Sobre el abuso sexual infantil

Nota: Este artículo puede herir la sensibilidad de algunas personas abusadas.

No es fácil escribir sobre un tema tan extremadamente politizado como es el abuso sexual infantil. (La triste invasión de la psicología por parte de la política, como antes por parte de la moral o el espiritualismo, parecen desgracias sin remedio).

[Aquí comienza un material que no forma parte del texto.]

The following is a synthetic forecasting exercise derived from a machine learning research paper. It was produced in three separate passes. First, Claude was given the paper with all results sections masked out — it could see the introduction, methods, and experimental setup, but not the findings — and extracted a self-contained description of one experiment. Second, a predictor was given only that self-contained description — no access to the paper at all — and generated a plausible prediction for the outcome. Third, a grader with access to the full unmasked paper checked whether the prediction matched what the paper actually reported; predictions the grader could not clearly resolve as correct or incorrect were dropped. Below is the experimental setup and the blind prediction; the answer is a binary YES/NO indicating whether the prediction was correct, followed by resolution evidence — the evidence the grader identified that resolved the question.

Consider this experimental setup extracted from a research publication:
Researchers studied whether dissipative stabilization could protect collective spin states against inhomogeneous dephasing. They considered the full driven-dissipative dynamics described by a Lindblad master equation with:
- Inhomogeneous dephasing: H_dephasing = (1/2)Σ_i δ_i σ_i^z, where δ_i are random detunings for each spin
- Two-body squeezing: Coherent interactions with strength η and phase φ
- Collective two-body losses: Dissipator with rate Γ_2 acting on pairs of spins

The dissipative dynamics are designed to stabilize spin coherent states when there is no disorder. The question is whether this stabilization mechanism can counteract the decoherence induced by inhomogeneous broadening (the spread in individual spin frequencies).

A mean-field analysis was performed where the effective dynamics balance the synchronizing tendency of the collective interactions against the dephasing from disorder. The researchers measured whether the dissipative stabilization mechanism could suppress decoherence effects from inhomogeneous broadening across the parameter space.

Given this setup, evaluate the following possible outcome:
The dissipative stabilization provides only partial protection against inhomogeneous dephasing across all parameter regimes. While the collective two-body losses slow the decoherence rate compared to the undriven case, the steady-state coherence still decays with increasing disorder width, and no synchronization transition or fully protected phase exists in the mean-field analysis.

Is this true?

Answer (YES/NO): NO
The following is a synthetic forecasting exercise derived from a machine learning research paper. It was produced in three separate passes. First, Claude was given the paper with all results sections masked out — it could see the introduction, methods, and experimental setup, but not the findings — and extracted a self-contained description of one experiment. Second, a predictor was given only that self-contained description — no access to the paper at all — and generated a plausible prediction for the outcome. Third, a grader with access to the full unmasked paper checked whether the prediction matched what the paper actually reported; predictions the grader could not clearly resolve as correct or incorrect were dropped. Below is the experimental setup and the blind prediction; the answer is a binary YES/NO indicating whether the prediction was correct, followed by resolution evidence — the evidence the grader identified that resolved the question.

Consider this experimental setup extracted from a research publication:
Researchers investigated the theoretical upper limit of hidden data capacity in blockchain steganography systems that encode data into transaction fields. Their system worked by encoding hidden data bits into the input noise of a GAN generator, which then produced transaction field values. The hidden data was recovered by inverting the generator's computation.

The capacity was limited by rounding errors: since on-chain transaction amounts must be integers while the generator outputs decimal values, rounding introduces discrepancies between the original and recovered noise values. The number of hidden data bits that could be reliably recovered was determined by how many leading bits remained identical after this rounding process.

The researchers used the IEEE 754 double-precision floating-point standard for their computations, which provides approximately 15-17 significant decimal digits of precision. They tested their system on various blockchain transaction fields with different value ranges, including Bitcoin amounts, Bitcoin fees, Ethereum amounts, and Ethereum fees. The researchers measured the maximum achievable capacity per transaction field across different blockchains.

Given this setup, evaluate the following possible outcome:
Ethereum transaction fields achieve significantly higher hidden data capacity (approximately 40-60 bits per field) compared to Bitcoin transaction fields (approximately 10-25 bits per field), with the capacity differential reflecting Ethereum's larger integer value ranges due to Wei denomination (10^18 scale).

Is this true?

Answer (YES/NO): NO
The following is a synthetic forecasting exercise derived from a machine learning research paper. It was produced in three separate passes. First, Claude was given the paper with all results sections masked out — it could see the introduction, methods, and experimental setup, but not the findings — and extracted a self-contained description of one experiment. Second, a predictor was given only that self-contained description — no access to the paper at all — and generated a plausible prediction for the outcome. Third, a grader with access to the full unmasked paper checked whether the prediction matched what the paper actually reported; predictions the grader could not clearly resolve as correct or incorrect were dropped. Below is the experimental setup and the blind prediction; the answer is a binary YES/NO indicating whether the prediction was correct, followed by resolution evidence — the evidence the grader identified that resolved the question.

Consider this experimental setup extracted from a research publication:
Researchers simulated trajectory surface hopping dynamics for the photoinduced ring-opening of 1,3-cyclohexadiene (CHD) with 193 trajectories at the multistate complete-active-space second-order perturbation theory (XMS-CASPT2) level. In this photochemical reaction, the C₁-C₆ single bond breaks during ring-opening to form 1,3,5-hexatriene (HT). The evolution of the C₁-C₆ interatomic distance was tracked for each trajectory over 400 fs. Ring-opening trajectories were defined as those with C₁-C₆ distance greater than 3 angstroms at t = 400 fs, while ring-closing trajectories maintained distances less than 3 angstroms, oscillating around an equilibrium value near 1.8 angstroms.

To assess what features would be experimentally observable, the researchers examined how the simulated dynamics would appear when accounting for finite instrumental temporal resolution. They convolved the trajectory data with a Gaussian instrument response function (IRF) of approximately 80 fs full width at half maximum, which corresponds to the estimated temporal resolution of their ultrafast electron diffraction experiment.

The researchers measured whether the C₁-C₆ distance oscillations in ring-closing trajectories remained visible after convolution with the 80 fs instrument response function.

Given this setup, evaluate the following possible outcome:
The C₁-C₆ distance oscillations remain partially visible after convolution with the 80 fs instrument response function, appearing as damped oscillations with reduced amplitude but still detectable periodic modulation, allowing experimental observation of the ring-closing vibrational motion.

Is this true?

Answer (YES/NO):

Pero existe tanta confusión sobre tan complejo problema, incluso entre algunos especialistas, que al fin me animo a expresar aquí mi propia visión del asunto. Por ello, prejuicios y alarmismos a parte, propongo las siguientes consideraciones breves sobre el abuso sexual infantil.

1. ¿Qué entendemos por abuso? El término "abuso sexual" es, a mi entender, inapropiado y engañoso, pues presupone la existencia de alguna forma de coacción, intimidación o violencia. Esto es ciertamente así en muchos casos, aunque no siempre; como, al revés, también hay casos aparentemente "inocuos" que son realmente abusivos. La actividad sexual entre un adulto y un menor puede tener muy distinto significado según la edad del menor, la identidad del adulto, la clase de hecho, las circunstancias de todo tipo, etc., de modo que el grado real de "abuso" no puede generalizarse. Sólo el propio menor lo conoce.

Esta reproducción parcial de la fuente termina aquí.